▸ What you should do
Could you carry on the Lucene mailing-list thread about readVInt, starting right after its final sentence?

▸ Provided text

Posted by "Mukherjee, Prasenjit" <P....@corp.aol.com>.
The slide16 in the following ppt might be of some help. Let me know if
it helps. 

http://docs.google.com/Presentation?docid=dmsxgtg_98dbh529dn

-Prasen 

-----Original Message-----
From: Grant Ingersoll [mailto:gsingers@apache.org] 
Sent: Thursday, July 03, 2008 8:08 AM
To: java-dev@lucene.apache.org
Subject: Re: readVInt, what is it for?

I'd suggest starting with a couple of places:
http://lucene.apache.org/java/2_3_2/fileformats.html

and

http://lucene.apache.org/java/2_3_2/scoring.html

and then do as Yonik said and step through the internals, starting with
a simple TermQuery which leads to the TermScorer.

-Grant


On Jul 2, 2008, at 10:04 PM, blazingwolf7 wrote:

>
> Hmmm, I don't think I get it. How is it tracked during index time? I 
> index my file earlier. Later I will open the index and perform a 
> search.
> Shouldn't
> the frequency of each term in each document found be calculated at 
> during the searching process?
>
>
> Yonik Seeley wrote:
>>
>> The frequency is tracked at index time.  It's simply a read at query 
>> time.  See TermDocs.
>> If you really want to understand more about the code internals of 
>> Lucene, I'd suggest stepping through more example queries with a 
>> debugger.
>>
>> -Yonik
>>
>> On Wed, Jul 2, 2008 at 8:49 PM, blazingwolf7 <bl...@gmail.com>
>> wrote:
>>>
>>> Thanks, I am clear now on that. But do anyone know where is the 
>>> frequency of the term for each document calculated? I mean which 
>>> class it may be in and which method?
>>> Thanks
>>>
>>>
>>> Uwe Schindler wrote:
>>>>
>>>> A VInt is the way, how integers are stored in the index file in a 
>>>> compressed and variable length manner.
>>>>
>>>> Read here: http://lucene.apache.org/java/2_3_2/
>>>> fileformats.html#VInt
>>>>
>>>> -----
>>>> Uwe Schindler
>>>> H.-H.-Meier-Allee 63, D-28213 Bremen http://www.thetaphi.de
>>>> eMail: uwe@thetaphi.de
>>>>
>>>>> -----Original Message-----
>>>>> From: blazingwolf7 [mailto:blazingwolf7@gmail.com]
>>>>> Sent: Wednesday, July 02, 2008 11:47 AM
>>>>> To: java-dev@lucene.apache.org
>>>>> Subject: readVInt, what is it for?
>>>>>
>>>>>
>>>>> Hi,
>>>>>
>>>>> I am fairly new to Lucene and is now currently going through its 
>>>>> source code. I am currently trying to determine how Lucene 
>>>>> calculate the frequency of a term in each document located.

(Collected data)

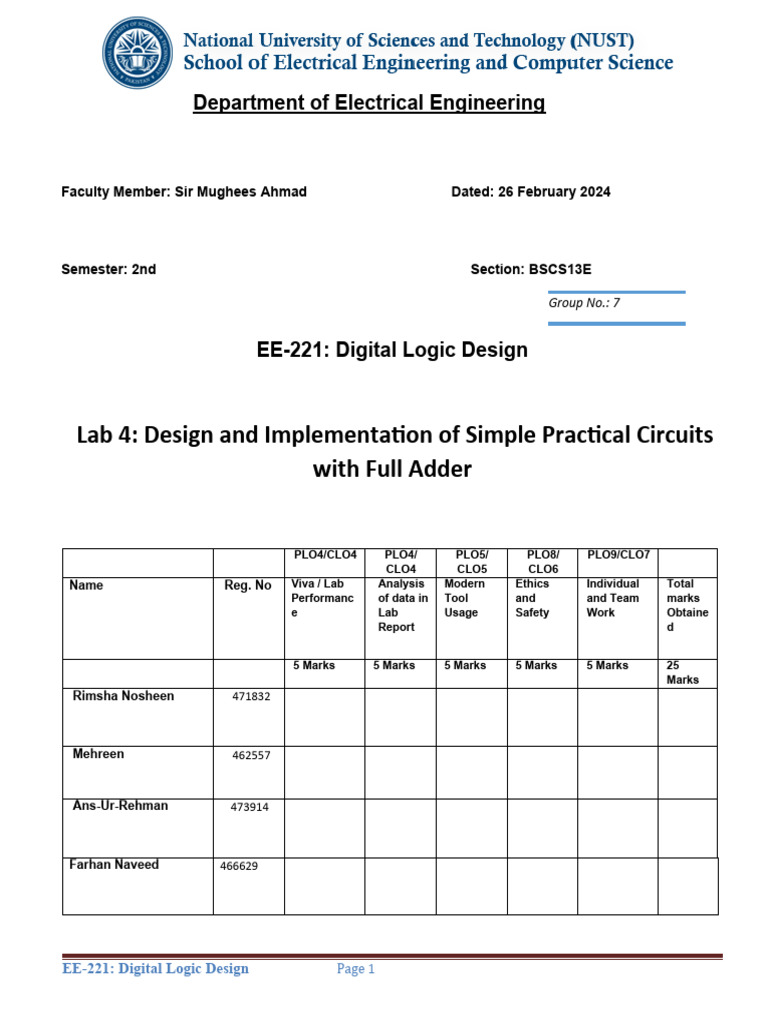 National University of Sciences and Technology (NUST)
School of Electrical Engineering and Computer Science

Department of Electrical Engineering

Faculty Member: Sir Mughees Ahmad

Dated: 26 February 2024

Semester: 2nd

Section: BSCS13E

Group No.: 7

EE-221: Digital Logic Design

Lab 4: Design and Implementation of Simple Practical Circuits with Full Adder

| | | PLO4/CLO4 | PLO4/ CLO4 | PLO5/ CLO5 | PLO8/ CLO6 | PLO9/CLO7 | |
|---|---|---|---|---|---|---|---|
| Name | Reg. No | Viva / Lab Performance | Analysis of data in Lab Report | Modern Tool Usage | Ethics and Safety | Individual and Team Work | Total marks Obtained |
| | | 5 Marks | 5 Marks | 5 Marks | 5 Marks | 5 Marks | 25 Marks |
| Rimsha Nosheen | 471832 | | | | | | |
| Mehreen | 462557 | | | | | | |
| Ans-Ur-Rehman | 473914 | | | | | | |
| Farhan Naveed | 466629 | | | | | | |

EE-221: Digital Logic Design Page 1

▸ Reply to the task
>>>>>
>>>>> I encounter a method named readVInt() in IndexInput class. It 
>>>>> seems everytime it called this method it will be able to generate 
>>>>> the document number and the frequency of the term in each 
>>>>> document.
>>>>>
>>>>> I am wondering how it work and fail to find and information on it 
>>>>> on the Internet. Could anyone explain it to me? Thanks
>>>>> --
>>>>> View this message in context:
>>>>> http://www.nabble.com/readVInt%2C-what-is-
>>>>> it-for--tp18233802p18233802.html
>>>>> Sent from the Lucene - Java Developer mailing list archive at 
>>>>> Nabble.com.
>>>>>
>>>>>
>>>>> ------------------------------------------------------------------
>>>>> --- To unsubscribe, e-mail: java-dev-unsubscribe@lucene.apache.org
>>>>> For additional commands, e-mail: java-dev-help@lucene.apache.org
>>>>
>>>>
>>>>
>>>> -------------------------------------------------------------------
>>>> -- To unsubscribe, e-mail: java-dev-unsubscribe@lucene.apache.org
>>>> For additional commands, e-mail: java-dev-help@lucene.apache.org
>>>>
>>>>
>>>>
>>>
>>> --
>>> View this message in context:
>>> http://www.nabble.com/readVInt%2C-what-is-it-for--tp18233802p1824979
>>> 0.html Sent from the Lucene - Java Developer mailing list archive at

>>> Nabble.com.
>>>
>>>
>>> --------------------------------------------------------------------
>>> - To unsubscribe, e-mail: java-dev-unsubscribe@lucene.apache.org
>>> For additional commands, e-mail: java-dev-help@lucene.apache.org
>>>
>>>
>>
>> ---------------------------------------------------------------------
>> To unsubscribe, e-mail: java-dev-unsubscribe@lucene.apache.org
>> For additional commands, e-mail: java-dev-help@lucene.apache.org
>>
>>
>>
>
> --
> View this message in context: 
> http://www.nabble.com/readVInt%2C-what-is-it-for--tp18233802p18250434.
> html Sent from the Lucene - Java Developer mailing list archive at 
> Nabble.com.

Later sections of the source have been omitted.